The benefit of turning to AI to improve business resilience and stability is that as the technology becomes more familiar within a company, it becomes easier for everyone to use in their daily responsibilities. That increase in productivity is a perfect recession hedge that lowers unit labor costs. The financials in favor of AI will grow stronger in the coming years as training costs are expected to drop by 60% by 2030.


AI shows outstanding investment promise

From a purely financial standpoint, AI has other advantages that become increasingly attractive during times of economic instability. Companies that use technology and automation to stay competitive or grow during a recession will be more likely to become trusted names for investors who look for sure things during both up and down markets.


Historically through downturns, financial leaders have turned to so-called “defensive stocks”; proven companies or entire B2B or consumer sectors that tend to grow or stay close to level while others falter. The number of defensive stocks has declined in proportion to the total number of stocks traded on the S&P 500 for much of this century, which means AI-infused companies that continue to find new ways to make themselves stronger could reshape the entire idea of what constitutes a defensive stock.
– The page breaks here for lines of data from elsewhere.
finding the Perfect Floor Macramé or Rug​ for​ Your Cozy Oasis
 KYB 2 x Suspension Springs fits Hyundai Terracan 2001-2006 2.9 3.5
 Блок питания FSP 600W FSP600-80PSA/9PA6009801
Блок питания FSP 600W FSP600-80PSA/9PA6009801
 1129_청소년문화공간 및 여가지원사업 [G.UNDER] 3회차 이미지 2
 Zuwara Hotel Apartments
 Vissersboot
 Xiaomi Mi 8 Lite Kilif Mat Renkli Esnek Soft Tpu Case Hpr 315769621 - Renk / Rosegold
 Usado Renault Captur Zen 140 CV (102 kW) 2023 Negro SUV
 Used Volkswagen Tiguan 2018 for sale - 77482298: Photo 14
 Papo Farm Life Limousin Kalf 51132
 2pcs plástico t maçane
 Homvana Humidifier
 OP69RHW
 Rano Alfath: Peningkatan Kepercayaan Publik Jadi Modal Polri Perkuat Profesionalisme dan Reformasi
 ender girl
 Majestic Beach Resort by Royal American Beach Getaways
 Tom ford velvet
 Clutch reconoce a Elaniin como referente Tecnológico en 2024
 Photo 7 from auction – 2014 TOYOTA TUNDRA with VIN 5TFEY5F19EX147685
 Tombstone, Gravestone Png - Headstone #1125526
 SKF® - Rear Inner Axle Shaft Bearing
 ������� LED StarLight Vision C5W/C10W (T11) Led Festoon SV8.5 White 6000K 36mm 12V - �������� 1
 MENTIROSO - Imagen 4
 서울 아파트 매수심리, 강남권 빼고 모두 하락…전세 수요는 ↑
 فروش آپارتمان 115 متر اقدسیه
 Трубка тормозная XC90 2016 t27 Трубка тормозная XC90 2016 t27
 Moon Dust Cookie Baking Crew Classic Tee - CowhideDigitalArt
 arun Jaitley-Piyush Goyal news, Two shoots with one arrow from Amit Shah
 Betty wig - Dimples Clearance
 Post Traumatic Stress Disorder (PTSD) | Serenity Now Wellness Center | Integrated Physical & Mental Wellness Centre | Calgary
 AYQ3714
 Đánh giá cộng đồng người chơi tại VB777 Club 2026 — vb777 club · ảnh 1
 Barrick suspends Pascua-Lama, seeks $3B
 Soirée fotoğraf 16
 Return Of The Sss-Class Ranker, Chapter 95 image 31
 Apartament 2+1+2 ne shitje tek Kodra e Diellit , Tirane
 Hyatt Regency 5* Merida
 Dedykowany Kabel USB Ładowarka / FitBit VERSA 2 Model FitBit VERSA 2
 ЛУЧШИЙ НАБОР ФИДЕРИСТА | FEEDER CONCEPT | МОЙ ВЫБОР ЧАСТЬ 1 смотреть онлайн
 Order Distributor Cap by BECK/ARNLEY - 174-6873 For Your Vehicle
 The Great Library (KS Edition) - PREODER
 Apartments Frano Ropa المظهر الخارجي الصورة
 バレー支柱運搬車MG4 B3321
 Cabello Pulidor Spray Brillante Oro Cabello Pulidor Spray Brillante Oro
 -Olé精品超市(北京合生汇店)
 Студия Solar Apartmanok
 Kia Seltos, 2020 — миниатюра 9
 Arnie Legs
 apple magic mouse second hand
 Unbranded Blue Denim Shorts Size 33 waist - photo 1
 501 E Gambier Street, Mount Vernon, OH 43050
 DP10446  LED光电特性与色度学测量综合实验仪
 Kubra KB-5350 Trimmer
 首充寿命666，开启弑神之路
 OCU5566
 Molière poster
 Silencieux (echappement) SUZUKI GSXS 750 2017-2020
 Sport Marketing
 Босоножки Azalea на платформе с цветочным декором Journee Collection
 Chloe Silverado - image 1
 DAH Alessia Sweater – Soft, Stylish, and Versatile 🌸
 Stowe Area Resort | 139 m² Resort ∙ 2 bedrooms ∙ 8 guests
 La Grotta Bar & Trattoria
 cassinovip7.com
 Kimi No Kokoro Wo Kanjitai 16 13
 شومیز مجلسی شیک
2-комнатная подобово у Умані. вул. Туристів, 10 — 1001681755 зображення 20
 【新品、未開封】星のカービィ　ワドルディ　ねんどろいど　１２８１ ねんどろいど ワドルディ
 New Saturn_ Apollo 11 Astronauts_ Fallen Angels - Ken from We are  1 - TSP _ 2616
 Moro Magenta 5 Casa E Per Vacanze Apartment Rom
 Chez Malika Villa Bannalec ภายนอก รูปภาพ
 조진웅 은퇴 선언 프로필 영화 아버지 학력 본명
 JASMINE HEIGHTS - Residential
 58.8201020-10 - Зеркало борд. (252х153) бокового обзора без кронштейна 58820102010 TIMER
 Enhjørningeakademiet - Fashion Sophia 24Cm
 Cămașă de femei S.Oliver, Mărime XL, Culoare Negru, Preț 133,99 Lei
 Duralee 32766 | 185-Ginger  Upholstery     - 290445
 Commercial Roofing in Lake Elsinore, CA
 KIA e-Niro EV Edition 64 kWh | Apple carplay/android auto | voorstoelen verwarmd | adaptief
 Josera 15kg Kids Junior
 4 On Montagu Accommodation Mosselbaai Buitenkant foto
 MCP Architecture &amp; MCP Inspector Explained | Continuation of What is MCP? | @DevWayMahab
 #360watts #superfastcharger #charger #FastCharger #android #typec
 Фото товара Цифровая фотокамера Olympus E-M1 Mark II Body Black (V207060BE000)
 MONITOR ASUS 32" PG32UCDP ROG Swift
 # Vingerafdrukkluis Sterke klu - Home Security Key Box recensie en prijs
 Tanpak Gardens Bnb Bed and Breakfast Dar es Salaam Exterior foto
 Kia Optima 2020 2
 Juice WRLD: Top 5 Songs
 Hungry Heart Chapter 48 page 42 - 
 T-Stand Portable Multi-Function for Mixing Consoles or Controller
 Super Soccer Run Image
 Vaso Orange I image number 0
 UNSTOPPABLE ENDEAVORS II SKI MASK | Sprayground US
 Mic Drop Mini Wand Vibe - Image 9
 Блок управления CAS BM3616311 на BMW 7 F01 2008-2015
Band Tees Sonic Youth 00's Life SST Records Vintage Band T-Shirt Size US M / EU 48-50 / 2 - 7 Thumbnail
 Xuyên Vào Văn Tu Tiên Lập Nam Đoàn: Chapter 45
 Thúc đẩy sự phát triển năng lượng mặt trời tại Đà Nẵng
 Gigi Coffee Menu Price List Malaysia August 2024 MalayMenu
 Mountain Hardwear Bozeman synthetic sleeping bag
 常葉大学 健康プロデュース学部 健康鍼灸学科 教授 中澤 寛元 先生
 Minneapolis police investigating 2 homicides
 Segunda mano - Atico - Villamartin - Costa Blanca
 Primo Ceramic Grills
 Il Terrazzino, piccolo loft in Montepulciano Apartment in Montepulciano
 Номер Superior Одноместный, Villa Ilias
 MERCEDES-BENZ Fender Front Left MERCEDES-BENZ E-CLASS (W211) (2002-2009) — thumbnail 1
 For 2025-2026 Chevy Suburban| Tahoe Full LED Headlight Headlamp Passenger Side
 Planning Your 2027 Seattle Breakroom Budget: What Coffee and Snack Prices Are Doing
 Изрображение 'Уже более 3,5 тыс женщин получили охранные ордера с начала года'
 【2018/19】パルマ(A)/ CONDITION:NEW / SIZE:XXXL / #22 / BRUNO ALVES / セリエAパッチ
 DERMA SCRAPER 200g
And here’s one more detail for investors looking at their options during a time of market upheaval: according to ARK Invest, AI is the innovation platform with the greatest expected growth over the next 10 years, with a growth rate of 26% and total market capitalization of $108T, results that leave blockchain tech, robotics, gene sequencing, and battery technology far behind. As we enter a period of likely volatility, those who turn to AI for increased insights and productivity are more likely to emerge from a recession with more stability and flexibility that will set them up for success in the years ahead.